**WYBRANY TEKST**
-
11. Data: 2002-03-20 07:43:47
Temat: Re: zasiedzenie
Od: "stavi" <s...@p...onet.pl>
> Zasiedzenie własności czy służebności? - bo jeśli to drugie to musiałaby
> mieć jakieś trwałę urządzenie na Twojej działce żeby to było możliwe
ona złożyła wniosek o zasiedzenie własności!! Na pewno. I poza źródełkiem to
tam oprócz trawy i drzew nic nie ma.
> Raczej jest na odwrót
Pan z następnego postu już odpowiedział na to pytanie.
> Tak - jeśli uda Ci się to udowodnić to przerywa to bieg zasiedzenia - bo
> posiadanie zostało przerwane.
a czy notatka policyjna, że policjanci byli na działce to nie jest już dowód
sam w sobie ?
> > ? Czy policjant ma obowiązek robić notatki, z takich wizyt, bo to było 4
> > lata temu więc nie sądzę, że będzie pamiętał ?
>
> tak, ale nie wiem ile oni to trzymają.
dzwoniłem na policję i podobno mają obowiązek robić notatki z każdej
interwencji i trzymać minimum 5 lat. Ale co on w tej notatce napisał ? I czy
ją rzeczywiście sporządził ? Jak więc wygląda sprawa z wyciągnięciem takiej
notatki (ksera) z policji ? Wydają mi na moje żądanie, czy tylko na wniosek
sądu ?

**POLECENIE A**
Zaktualizuj fragment tekstu o zasiedzeniu: zacznij od słów „a czy notatka”, a skończ po słowach „oni to trzymają.”. Wyrażenie „policjanci” zastąp wyrażeniem „funkcjonariusze”.
**POLECENIE B**
Jak długo co najmniej policja musi przechowywać notatki z interwencji według tekstu o zasiedzeniu?
**POLECENIE C**
Kontynuuj tekst o zasiedzeniu, zaczynając po jego ostatnim zdaniu.

**DANE WEJŚCIOWE**

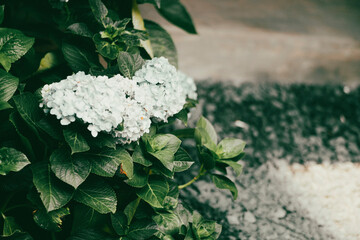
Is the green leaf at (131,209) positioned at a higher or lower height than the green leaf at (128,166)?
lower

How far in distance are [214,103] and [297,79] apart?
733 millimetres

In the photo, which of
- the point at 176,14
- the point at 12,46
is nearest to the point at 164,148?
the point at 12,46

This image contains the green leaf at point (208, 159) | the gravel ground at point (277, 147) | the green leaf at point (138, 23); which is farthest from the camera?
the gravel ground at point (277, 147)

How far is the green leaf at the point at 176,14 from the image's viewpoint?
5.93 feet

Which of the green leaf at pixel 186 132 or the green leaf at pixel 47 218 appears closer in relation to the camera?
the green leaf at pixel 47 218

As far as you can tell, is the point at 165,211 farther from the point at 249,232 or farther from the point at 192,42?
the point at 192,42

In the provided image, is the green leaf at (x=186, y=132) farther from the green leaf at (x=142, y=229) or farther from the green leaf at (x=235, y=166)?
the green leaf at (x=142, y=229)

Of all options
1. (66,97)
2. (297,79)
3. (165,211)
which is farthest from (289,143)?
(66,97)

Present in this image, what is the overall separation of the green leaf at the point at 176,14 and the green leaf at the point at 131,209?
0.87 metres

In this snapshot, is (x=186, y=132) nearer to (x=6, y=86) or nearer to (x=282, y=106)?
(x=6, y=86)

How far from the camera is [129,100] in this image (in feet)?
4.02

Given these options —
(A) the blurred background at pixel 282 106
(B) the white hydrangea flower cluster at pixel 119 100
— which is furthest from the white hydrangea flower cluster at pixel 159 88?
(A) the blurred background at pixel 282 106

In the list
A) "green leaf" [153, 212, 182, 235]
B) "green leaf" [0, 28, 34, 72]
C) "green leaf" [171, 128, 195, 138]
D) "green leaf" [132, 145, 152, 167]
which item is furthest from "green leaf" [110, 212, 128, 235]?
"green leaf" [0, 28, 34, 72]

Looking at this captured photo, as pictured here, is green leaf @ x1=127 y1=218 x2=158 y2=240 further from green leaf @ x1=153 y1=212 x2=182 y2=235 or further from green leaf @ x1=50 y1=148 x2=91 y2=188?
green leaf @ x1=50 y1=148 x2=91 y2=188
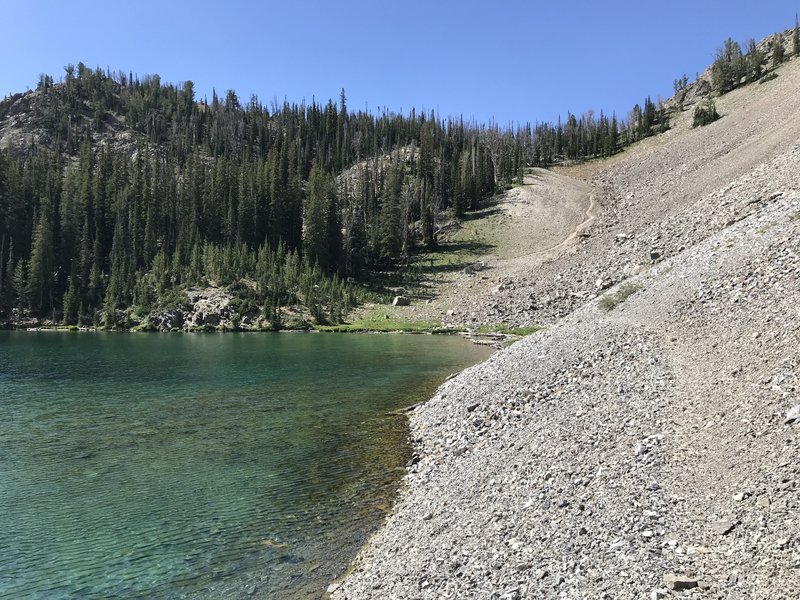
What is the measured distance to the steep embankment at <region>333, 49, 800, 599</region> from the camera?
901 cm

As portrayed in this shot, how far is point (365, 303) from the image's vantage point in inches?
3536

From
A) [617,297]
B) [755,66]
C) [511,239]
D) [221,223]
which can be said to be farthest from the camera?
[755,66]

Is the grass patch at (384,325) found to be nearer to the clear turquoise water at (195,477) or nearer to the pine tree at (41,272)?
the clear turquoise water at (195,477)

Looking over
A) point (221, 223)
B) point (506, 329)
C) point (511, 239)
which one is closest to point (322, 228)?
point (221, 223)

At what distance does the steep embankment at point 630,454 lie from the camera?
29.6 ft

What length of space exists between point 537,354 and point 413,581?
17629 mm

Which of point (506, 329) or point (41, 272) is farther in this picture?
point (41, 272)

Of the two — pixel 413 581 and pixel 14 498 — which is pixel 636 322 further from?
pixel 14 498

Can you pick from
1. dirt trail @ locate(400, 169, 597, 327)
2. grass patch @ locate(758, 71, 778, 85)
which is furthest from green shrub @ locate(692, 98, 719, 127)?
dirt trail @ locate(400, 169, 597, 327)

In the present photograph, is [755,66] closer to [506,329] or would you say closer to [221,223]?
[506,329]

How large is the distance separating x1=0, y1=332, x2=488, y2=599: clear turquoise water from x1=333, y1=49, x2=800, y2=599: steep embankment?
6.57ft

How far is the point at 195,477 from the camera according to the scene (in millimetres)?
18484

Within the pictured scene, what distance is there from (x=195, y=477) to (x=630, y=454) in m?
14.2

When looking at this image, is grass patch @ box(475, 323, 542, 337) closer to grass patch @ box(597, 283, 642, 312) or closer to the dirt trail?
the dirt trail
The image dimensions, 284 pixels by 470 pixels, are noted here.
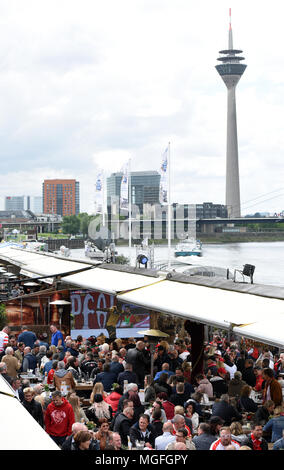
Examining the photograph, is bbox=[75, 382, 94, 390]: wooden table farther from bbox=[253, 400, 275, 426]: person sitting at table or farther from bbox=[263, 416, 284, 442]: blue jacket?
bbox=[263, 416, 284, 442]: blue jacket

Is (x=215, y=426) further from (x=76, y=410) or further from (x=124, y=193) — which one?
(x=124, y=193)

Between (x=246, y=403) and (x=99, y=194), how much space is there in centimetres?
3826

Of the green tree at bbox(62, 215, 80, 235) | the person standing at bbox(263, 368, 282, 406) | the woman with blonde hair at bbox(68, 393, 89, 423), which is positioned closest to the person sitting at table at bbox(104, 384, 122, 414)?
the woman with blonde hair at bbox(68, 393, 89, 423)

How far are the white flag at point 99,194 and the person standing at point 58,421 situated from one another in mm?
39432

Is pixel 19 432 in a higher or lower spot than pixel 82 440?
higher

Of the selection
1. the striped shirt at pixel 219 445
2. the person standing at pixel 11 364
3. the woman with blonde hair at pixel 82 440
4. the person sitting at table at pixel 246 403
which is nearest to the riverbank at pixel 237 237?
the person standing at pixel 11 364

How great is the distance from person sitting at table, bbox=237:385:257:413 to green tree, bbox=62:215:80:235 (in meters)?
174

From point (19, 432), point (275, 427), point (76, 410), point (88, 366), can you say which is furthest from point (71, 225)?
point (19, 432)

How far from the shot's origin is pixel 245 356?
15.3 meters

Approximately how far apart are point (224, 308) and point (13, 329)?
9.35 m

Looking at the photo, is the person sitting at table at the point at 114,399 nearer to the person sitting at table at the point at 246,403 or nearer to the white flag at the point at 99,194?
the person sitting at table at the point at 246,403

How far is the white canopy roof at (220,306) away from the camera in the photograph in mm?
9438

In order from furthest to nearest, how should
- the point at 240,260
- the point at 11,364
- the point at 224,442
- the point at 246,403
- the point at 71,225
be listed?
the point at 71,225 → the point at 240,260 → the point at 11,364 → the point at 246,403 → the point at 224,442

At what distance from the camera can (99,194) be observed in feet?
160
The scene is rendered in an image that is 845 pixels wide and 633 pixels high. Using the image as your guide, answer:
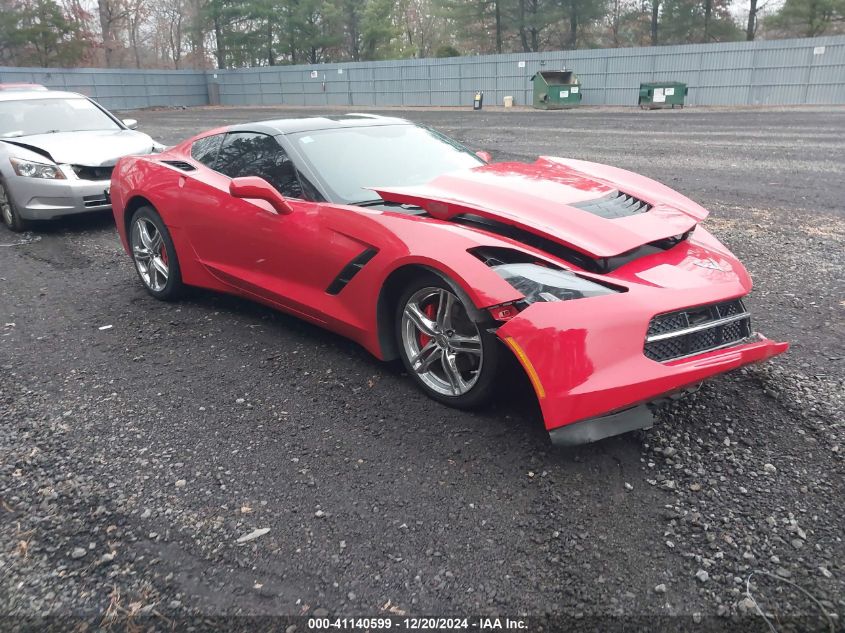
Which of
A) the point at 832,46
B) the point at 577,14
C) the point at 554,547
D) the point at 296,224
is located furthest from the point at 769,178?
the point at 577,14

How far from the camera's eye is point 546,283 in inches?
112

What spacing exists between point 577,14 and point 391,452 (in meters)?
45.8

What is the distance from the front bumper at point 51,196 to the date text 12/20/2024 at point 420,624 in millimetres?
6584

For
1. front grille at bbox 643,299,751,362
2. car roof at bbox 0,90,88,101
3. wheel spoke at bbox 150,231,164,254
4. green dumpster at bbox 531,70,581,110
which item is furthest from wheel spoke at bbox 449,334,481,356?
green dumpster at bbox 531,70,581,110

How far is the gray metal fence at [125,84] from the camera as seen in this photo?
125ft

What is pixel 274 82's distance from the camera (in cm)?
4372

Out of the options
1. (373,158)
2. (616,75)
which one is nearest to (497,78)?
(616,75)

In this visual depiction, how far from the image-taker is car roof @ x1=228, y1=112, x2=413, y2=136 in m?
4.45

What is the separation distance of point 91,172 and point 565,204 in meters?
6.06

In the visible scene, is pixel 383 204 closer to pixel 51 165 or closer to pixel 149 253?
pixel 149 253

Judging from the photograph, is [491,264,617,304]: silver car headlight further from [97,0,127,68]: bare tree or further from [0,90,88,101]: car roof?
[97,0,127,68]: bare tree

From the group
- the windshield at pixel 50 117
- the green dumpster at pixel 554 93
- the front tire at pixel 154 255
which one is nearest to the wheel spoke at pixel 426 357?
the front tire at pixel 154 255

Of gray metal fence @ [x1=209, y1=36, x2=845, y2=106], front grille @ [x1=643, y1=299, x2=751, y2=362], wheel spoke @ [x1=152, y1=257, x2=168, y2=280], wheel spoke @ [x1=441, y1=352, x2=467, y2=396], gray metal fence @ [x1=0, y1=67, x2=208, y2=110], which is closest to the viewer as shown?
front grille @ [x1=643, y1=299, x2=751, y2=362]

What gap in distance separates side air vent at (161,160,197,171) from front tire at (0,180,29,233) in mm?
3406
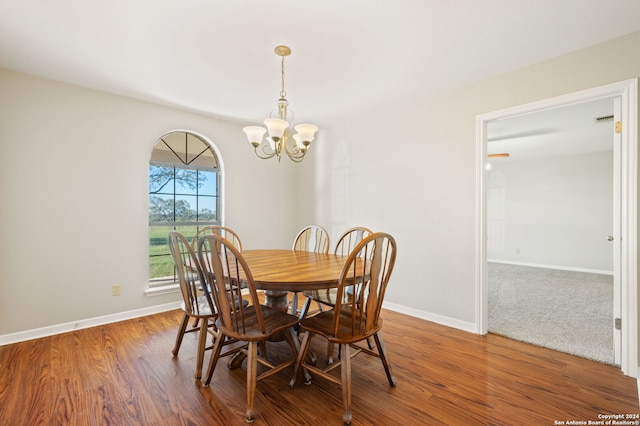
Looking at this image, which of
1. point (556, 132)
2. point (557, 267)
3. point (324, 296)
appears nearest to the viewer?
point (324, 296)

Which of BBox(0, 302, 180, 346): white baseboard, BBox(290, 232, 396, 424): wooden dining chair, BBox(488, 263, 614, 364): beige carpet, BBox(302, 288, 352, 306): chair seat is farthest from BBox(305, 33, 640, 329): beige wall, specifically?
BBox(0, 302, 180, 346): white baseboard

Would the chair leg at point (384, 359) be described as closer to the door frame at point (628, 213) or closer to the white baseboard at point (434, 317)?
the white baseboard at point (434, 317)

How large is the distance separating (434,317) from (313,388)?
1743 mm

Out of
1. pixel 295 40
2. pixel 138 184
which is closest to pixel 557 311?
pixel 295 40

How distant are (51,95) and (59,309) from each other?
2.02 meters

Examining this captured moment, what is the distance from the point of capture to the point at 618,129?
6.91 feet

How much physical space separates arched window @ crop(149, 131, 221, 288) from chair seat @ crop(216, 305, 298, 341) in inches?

**ODPOWIEDŹ A**
a czy notatka policyjna, że funkcjonariusze byli na działce to nie jest już dowód
sam w sobie ?
> > ? Czy policjant ma obowiązek robić notatki, z takich wizyt, bo to było 4
> > lata temu więc nie sądzę, że będzie pamiętał ?
>
> tak, ale nie wiem ile oni to trzymają.

**ODPOWIEDŹ B**
Co najmniej 5 lat.

**ODPOWIEDŹ C**
> Powodzenia!
dzięki :))
-
12. Data: 2002-03-20 08:08:10
Temat: Re: zasiedzenie
Od: "stavi" <s...@p...onet.pl>
> > Raczej jest na odwrót
>
> Autor postu ma rację! Przypominam, żę na gruncie KC obowiązuje
> domniemanie dobrej wiary (Art. 7 KC). Ciężar udowodnienia złej wiary
> spoczywa na tym kto twierdzi, że samoistny posiadacz uzyskał posiadanie w
> złej wierze. Problemu nie ma jeżeli wnioskodawca sam przyznaje się do złej
> wiary zakładając, że upłynął termin 30 lat.
tutaj trochę sam Wam chyba namieszałem, ponieważ nie doczytałem wykładni
prawa, a zresztą dalej nie wiem. Tam w tym wniosku było napisane, że ta
kobieta, która mi stara się zasiedzieć działkę, została obdarowana przez
swoich rodziców około 4 lata temu ich ziemią i (jakoś tak to sformułowała)
że przekazali jej również moją działkę jako właściciele samoistni i ona
dopiero wtedy dowiedziała się, że ta moja działka jest moją własnością
(kłamie, ale to ja będę musiał to udowodnić (: ). Więc teraz nie wiem, czy
dla niej liczy się 30 lat, czy zakłada się, że ponieważ jej rodzice byli w
dobrej wierze to i tak się liczy 30 lat ?
> > > ja muszę udowodnić, ze jest inaczej. Ona dolicza sobie czas używania
> mojej
> > > działki do czasu uzywania swoich rodziców. Twierdzi, że sumarycznie
jest
> > > większy od 30 lat.
to twierdzenie nie było wprost( moja interpretacja ), bo pisze, że jej
rodzice uzywali (jako samoistni) tą działkę od 1940 r, ( albo gdzieś około
tego roku ) Więc policzyłem :)) że wychodzi więcej :))
> > To możliwe.
> >
> >
> > > Jaką mam szansę wygrać ten proces ? Na czym mam oprzeć dowodzenie, że
to
> > ja
> > > faktycznie władam tą działką ? Czy sprawa spadkowa odbywająca się w
> sądzie
> > > przerywa mi (tzn. jej) to zasiedzenie ?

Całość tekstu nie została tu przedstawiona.